It is calming to hear that Borsche started out small. After studying graphic design, he began to work in advertising, but soon grew tired of the back-then ego and power-driven industry: “In advertising you are basically editing large corporate manuals, it often doesn’t have much to do with design. That’s why I can’t watch Mad Men, it’s just too dramatically authentic.” His first steps in editorial design, though, were not exactly as he expected: “My first proper design job was Jetzt Magazine, for the first issues I designed, possibly the worst magazine in the world. I was completely overwhelmed, I had no idea how many rules there are in making a magazine, after a few issues I started to understand how a magazine works.” Opening his own studio in 2007, set in a wooden kiosk, eventually allowed Borsche to make his own rules and to develop an idiosyncratic visual signature.
I am not surprised to learn that the father of two learned his craft through graffiti as a teenager. “I liked graffiti because people see it, if they want to or not.
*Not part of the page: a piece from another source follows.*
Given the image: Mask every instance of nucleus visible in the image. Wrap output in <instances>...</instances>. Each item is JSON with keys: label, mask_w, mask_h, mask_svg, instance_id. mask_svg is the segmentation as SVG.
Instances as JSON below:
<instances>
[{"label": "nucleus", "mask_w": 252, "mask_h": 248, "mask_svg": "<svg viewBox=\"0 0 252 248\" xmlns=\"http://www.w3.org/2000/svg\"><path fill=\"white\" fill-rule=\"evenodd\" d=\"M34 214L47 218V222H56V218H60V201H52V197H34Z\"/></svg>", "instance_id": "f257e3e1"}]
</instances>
If a businessman is going to work by train and there is a panel on it, he has no option but to engage with it.” Today, Borsche is art director of several leading art magazines and the aesthetics of graffiti is still a key influence: “There are enough magazines which present art in a very clean look. Take the beautiful Art Review in London, it’s super polished and looks great.” Borsche is pushing into a different, less White Cube, direction. Instead of letting art speaks for itself, he engages in its visual language, creating a dynamic two-way discourse between content and form: “Spike has almost has a 70s vibe to it and a very fine-tuned layout. In contrast, Kaleidoscope has a bolder and more experimental design, which fits the artists they feature. There is definitely a dialogue between content and design.” Borsche likes to play with the boundaries of design and taste: “The way we use fonts sometimes hurt a bit. We like to experiment. If that means stretching the limits of what we consider beautiful, we can live with that.” Is this richness of styles an anti-position towards German pragmatism and intellectualism? “True, our style is not typically German”, he says, “but boldness is never a goal in itself”. The 43-year old is not trying to provoke. “My best friend’s mum collects the programmes we do for the Bavarian State Opera because she appreciates them as objects, and she has nothing to do with design.” Borsche is aware of the designer’s responsibility towards the public. Appealing to a heterogeneous audience of different ages and interests is therefore much more satisfying for Borsche than to only address a scene of design insiders. “Niche”, he says, “is boring anyway. My only goal is to make good design work.”
“I THINK NICHE IS BORING. I’M NOT INTERESTED IN THAT.”